Adding 2 to each value of the random variable [tex]X[/tex] makes a new random variable [tex]X+2[/tex]. Its mean would be
[tex]E[X+2]=E[X]+E[2]=E[X]+2[/tex]
since expectation is linear, and the expected value of a constant is that constant. [tex]E[X][/tex] is the mean of [tex]X[/tex], so the new mean would be
[tex]E[X+2]=10+2=12[/tex]
The variance of a random variable [tex]X[/tex] is
[tex]V[X]=E[X^2]-E[X]^2[/tex]
so the variance of [tex]X+2[/tex] would be
[tex]V[X+2]=E[(X+2)^2]-E[X+2]^2[/tex]
We already know [tex]E[X+2]=12[/tex], so simplifying above, we get
[tex]V[X+2]=E[X^2+4X+4]-12^2[/tex]
[tex]V[X+2]=E[X^2]+4E[X]+4-12^2[/tex]
[tex]V[X+2]=(V[X]+E[X]^2)+4E[X]-140[/tex]
Standard deviation is the square root of variance, so [tex]V[X]=3^2=9[/tex].

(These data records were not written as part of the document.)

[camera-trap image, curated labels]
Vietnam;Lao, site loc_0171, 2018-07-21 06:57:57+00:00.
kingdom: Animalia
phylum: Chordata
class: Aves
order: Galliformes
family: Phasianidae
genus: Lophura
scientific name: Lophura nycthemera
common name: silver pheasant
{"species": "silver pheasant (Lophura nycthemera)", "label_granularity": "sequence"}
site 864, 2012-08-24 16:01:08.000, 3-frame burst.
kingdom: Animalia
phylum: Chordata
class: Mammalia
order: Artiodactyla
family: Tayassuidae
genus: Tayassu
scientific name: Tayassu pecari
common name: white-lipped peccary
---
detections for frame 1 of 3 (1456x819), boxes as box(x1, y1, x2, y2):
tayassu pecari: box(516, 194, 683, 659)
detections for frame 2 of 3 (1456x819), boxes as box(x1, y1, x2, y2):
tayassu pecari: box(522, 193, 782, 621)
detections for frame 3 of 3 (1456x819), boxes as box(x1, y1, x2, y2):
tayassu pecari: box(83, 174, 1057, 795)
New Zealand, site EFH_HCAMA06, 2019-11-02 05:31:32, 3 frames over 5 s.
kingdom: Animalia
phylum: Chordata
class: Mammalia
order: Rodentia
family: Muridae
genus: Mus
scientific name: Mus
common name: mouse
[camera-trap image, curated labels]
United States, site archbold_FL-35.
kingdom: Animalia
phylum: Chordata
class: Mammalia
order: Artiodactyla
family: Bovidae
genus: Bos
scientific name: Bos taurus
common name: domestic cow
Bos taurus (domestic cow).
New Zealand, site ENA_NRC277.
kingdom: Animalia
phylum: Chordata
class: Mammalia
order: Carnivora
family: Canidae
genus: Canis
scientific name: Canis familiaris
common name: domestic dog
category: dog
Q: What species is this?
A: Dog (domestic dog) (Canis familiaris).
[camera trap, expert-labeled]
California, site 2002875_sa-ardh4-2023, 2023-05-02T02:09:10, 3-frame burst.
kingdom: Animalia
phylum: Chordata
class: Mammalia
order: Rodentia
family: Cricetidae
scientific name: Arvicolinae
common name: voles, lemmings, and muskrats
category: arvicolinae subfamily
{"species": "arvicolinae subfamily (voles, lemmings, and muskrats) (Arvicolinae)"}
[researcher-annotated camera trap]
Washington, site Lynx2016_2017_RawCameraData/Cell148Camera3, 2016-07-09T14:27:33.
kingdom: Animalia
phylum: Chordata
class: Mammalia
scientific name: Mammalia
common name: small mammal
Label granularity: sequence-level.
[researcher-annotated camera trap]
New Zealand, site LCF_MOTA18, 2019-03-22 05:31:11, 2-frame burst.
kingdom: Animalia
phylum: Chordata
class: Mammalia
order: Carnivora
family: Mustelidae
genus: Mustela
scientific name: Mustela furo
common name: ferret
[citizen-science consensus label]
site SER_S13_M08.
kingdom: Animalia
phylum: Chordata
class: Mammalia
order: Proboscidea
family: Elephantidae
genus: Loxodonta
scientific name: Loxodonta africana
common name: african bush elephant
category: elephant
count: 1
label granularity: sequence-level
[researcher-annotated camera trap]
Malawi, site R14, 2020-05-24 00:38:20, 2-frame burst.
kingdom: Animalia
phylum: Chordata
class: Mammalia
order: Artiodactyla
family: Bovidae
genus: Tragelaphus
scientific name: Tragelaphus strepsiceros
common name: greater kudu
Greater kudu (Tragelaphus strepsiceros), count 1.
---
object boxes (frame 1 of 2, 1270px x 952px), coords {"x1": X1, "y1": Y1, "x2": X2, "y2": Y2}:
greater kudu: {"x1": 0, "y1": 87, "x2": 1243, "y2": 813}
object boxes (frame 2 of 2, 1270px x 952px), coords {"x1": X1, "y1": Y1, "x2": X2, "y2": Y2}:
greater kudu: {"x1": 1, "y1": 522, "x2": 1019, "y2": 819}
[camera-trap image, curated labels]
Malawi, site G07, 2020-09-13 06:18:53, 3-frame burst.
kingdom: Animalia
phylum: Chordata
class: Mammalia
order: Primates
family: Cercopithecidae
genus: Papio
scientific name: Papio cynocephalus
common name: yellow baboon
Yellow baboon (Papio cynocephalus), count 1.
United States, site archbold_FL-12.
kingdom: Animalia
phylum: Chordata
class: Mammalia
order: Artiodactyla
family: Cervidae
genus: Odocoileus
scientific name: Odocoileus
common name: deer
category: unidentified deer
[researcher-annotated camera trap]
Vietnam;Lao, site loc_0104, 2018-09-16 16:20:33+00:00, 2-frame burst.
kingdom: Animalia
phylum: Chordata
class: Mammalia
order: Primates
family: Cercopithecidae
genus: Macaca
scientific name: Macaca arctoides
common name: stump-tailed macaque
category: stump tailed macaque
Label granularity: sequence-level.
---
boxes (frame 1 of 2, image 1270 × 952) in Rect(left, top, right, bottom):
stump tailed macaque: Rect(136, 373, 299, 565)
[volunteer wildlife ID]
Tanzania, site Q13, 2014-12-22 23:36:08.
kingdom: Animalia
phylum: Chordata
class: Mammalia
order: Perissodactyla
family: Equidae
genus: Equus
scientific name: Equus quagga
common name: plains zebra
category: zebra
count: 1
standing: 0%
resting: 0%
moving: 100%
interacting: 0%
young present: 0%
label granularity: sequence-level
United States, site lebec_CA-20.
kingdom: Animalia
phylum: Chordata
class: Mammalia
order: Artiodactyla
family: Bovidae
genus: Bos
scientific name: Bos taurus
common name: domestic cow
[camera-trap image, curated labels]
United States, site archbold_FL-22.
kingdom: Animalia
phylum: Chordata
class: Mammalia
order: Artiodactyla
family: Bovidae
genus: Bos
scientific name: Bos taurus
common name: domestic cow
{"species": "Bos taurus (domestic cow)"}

[tex]\implies V[X+2]=(9+10^2)+4(10)-140=9[/tex]
so the standard deviation remains unchanged at 3.
NB: More generally, the variance of [tex]aX+b[/tex] for [tex]a,b\in\mathbb R[/tex] is
[tex]V[aX+b]=a^2V[X]+b^2V[1][/tex]
but the variance of a constant is 0. In this case, [tex]a=1[/tex], so we're left with [tex]V[X+2]=V[X][/tex], as expected.